Re: [ jEdit-users ] Bug? Can you confirm it? (was Encoding autodetection for ... Python?)

From: <dal...@is...> - 2007-02-01 13:44:32

Slava Pestov wrote:
> You're exactly right. The best thing would be for people to gradually  
> transition to UTF16 and UTF8 and slowly phase out legacy encodings.
> 
> Slava
> 
> On 31-Jan-07, at 11:26 PM, Marcelo Vanzin wrote:
> 
>> I might be repeating myself here, but the problem with using  
>> encoding as
>> a buffer-local property embedded in the buffer is the "chicken and  
>> egg"

It is not really down to checkens and eggs ...

:encoding=windows-1250:

This line does not have any "strange" characters. And it never should 
have one. (Problem will emerge with strange encodings like Chinese or 
something like that, and feather will fly ...)
Now, file containing that line can be encoded in some one-byte or 
multy-byte encoding.
First try to recognize sequence ":encoding" in any one-byte encoding and 
if you succeed you won. You got encoding. No chickens, no eggs. No flue.
If you fail - try reading file as it is multy-byte encoded (UTF 
something). Go same way as described earlier. If sequence is not found 
after all the searches - it probably isn't in file.

Yes, in worst case scenario you will parse file several times and if 
file is big ... it might be a performance problem (:encoding can be 
placed at the end of file - you will read whole file). Now, if there can 
be a config option "I want to use this" then if user wants he can use 
this feature.

No flame, no war. I might be wrong about this but I would love to have 
this feature. Normally, I would try doing it by myself but my Java 
knowledge and experience is quite humble.

Tnx,
-- 
Dalibor Petricevic

Re: [ jEdit-users ] Bug? Can you confirm it? (was Encoding autodetection for ... Python?)

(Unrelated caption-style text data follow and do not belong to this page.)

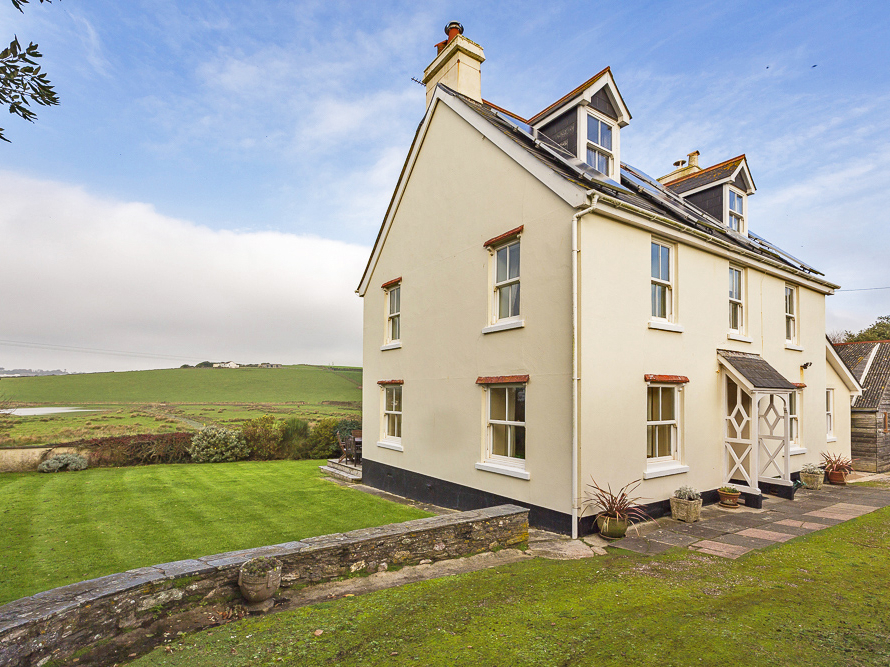 5 bedroom Cottage for rent in Thurlestone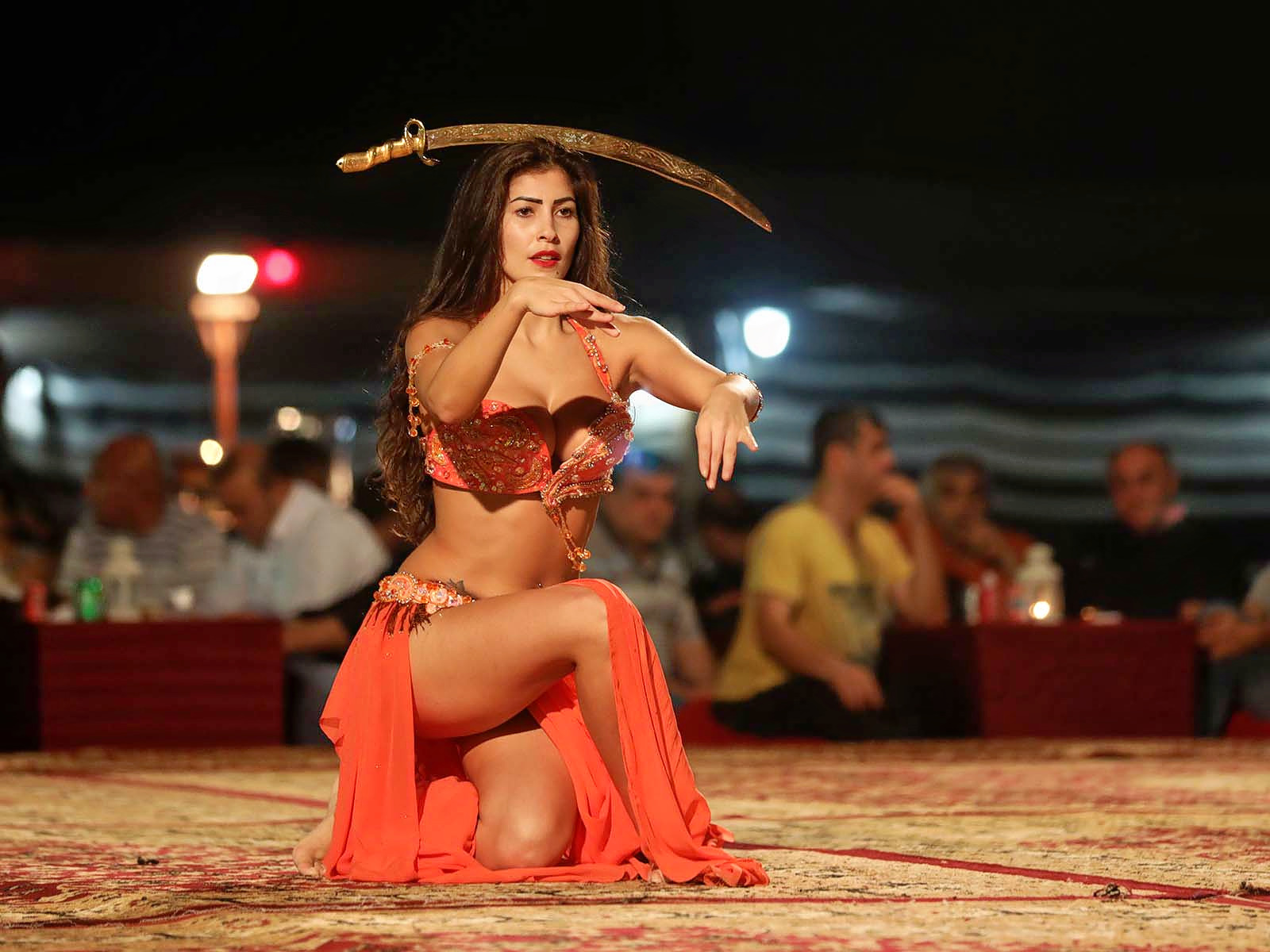 1511331440_belly-dance-in-dubai-desert.jpg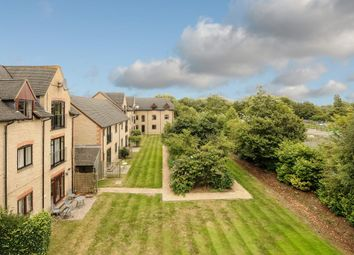 Thumbnail 2 bedroom flat to rent in Lakeside, Witney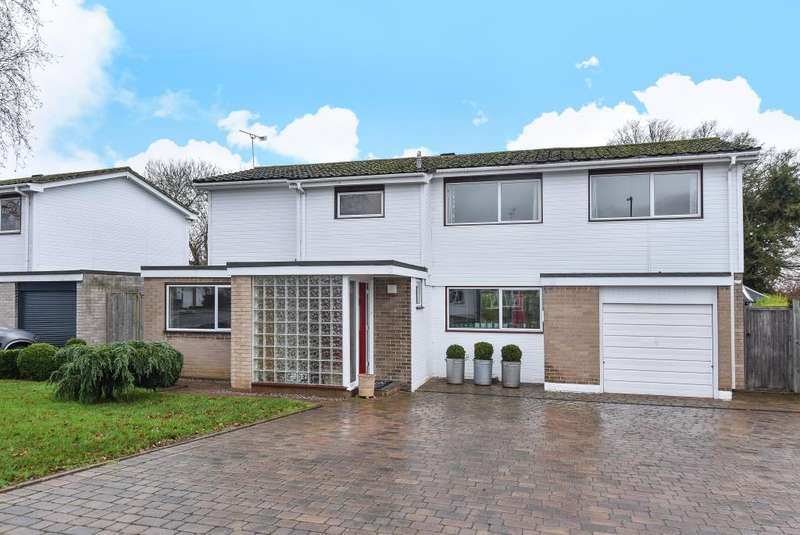 5 Bedrooms Detached House for sale in Windsor, Berkshire, SL4
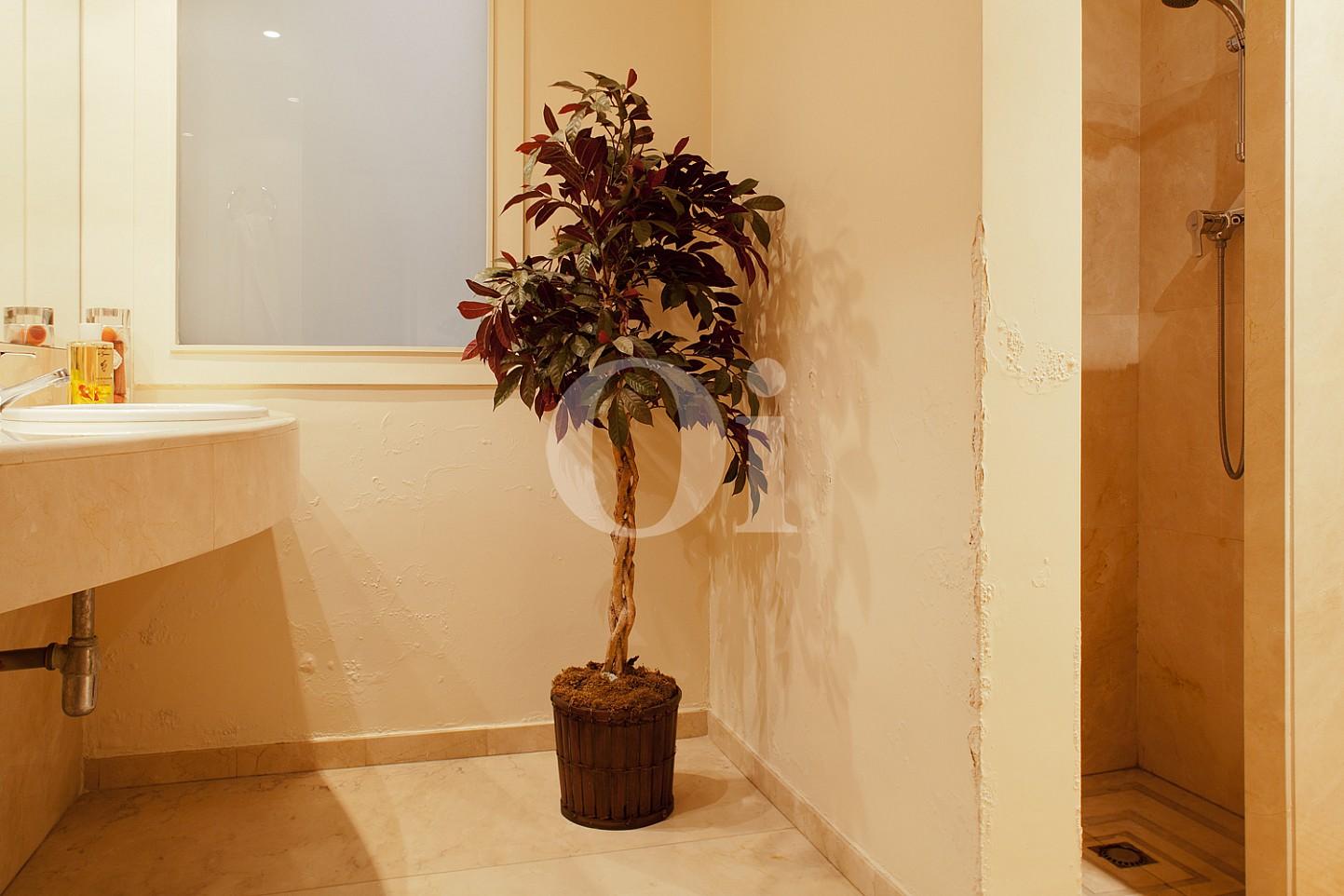 Badezimmer  einer Wohnung zum Verkauf im Viertel Eixample Derecho Barcelonas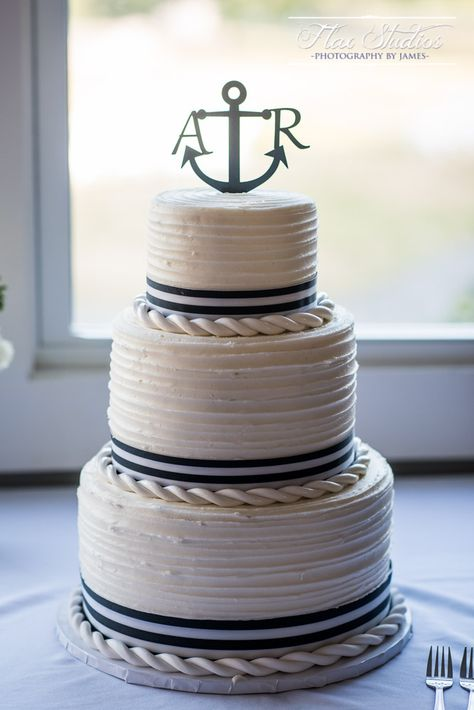 wedding cakes ombre This perfectly themed nautical wedding cake was designed by Sweet Sensations and 3 Dogs Cafe in Rockport Maine. It incorporates blue and white stripes, an anchor, and rope made out of frosting! Nautical Wedding Centerpieces, Nautical Wedding Cakes, Nautical Wedding Invitations, Nautical Cake, Themed Wedding Cakes, Nautical Party, Fall Wedding Cakes, Wedding Cake Toppers, Beach Wedding Cakes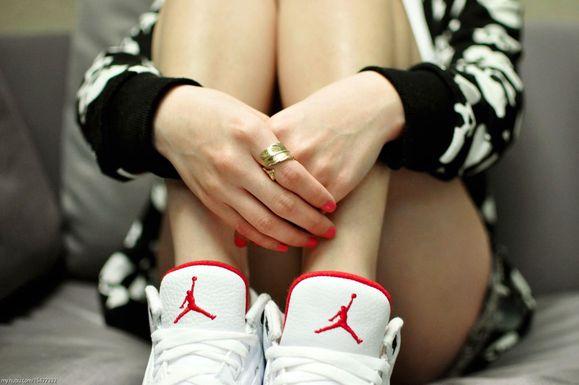 有没有女生穿aj系列球鞋的壁纸啊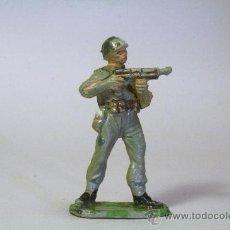 Figuras de Goma y PVC: PECH. SOLDADO AMERICANO-MARINE DISPARANDO. GOMA. ORIGINAL AÑOS 50-60. Lote 35854885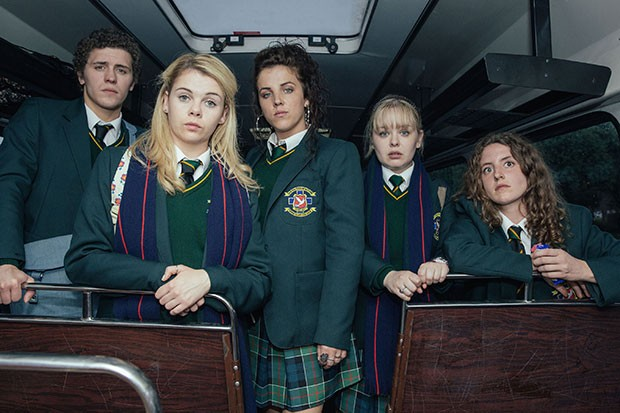 One Of The Derry Girls Is 31 Years Old And No One Can Cope derry girls 8831a6f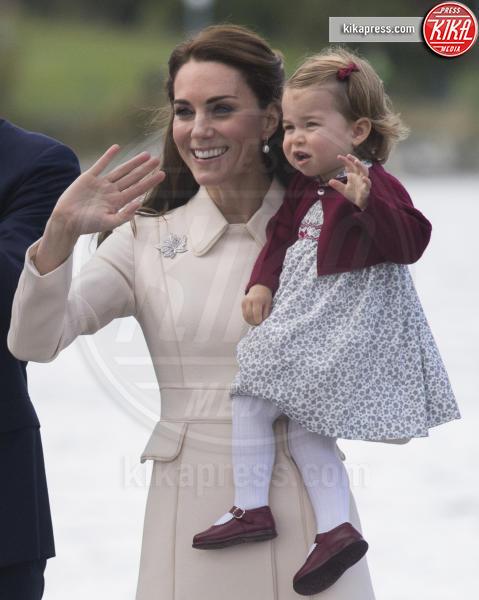 Principessa Charlotte Elizabeth Diana, Kate Middleton - Victoria - 01-10-2016 - Goodbye Canada! I duchi di Cambridge tornano a casa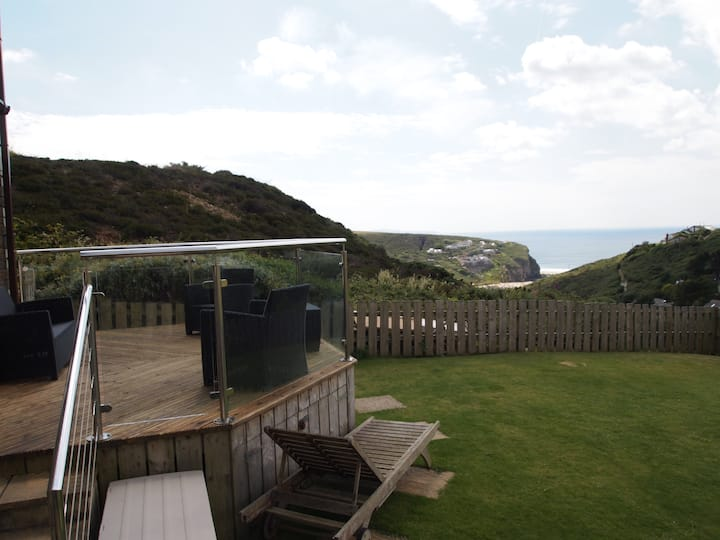 Holiday home, Sea views, Cornwall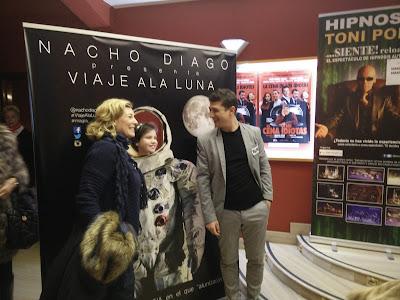 Nacho Diago posando para el photocall en el hall del teatro Olimpia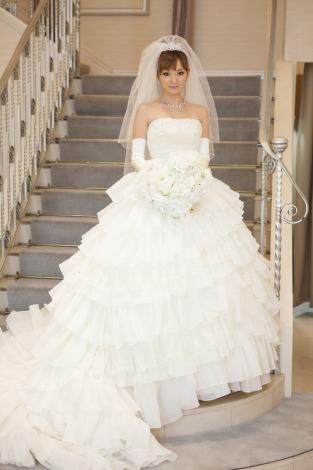 サムネイル ウエディングドレス姿で幸せいっぱいの藤川のぞみ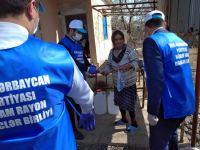 YAP-ın könüllüləri son beş gündə 2500-dən artıq tənha və ahıllara yardım edib (FOTO) - Gallery Thumbnail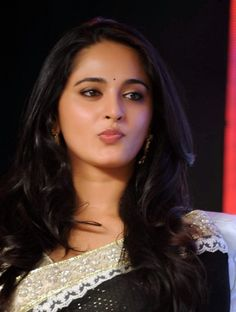 Actress Anushka Shetty Beautiful Long Hair Smiling Chubby Face Close Up Stills Beautiful Girl Indian, Most Beautiful Indian Actress, Beautiful Actresses, Beautiful Women, Beauty Full Girl, Beauty Women, India Beauty, Asian Beauty, Actress Anushka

From: Matthieu C. <cho...@gm...> - 2007-02-01 08:05:24

2007/2/1, Marcelo Vanzin <va...@us...>:
>
> Matthieu Casanova wrote:
> > In fact why not reading that to choose the encoding like it is done for
> > the xml encoding detection ?
>
> I might be repeating myself here, but the problem with using encoding as
> a buffer-local property embedded in the buffer is the "chicken and egg"
> problem. What encoding do you use to read the encoding string?
>
> XML parsing is not a very good example. If you look at the parser code
> in the JDK, it's really ugly. I've had to fix it at my last job and I
> still have nightmares about it. :-) Basically what it does is ready the
> first few bytes, does a big "if then else" and checks if that chacacter
> is the "<" character in several different encodings. Then tries to parse
> using that encoding, and if it then works, use the encoding that the XML
> declaration defines.
>
> This "works" for XML because the first character in an XML file (except
> for whitespace) always has to be a "<". But even then it's easy to get
> things wrong; try to parse an XML file encoded in UTF-16LE using the
> 1.4.2 JDK parser and watch it blow up (1.5 works fine, BTW).
>
> Trying to apply that to a file that doesn't have to respect any
> structure is, to say the least, very, very difficult. Even if most of
> the time you can get away with just treating everything as ASCII, there
> are always exceptions (the multi-byte unicode encodings being examples
> of where treating things as ASCII would fail).
>

Yes that's right, but look at my example.
My jEdit use UTF-8 by default. But sometimes I open a file encoded in
ISO-8859-1, there are
some accentuated characters that are displayed as boxes (meaning the
encoding was not the good one).
But the :encoding=ISO-8859-1: was read correctly so it would have been
possible to read it and to switch
to that encoding.

For your example, you're right, maybe it would not work well everytime but I
think it could help. (and if it doesn't
work with 1.4.2 we don't care since jEdit requires now Java 5 :)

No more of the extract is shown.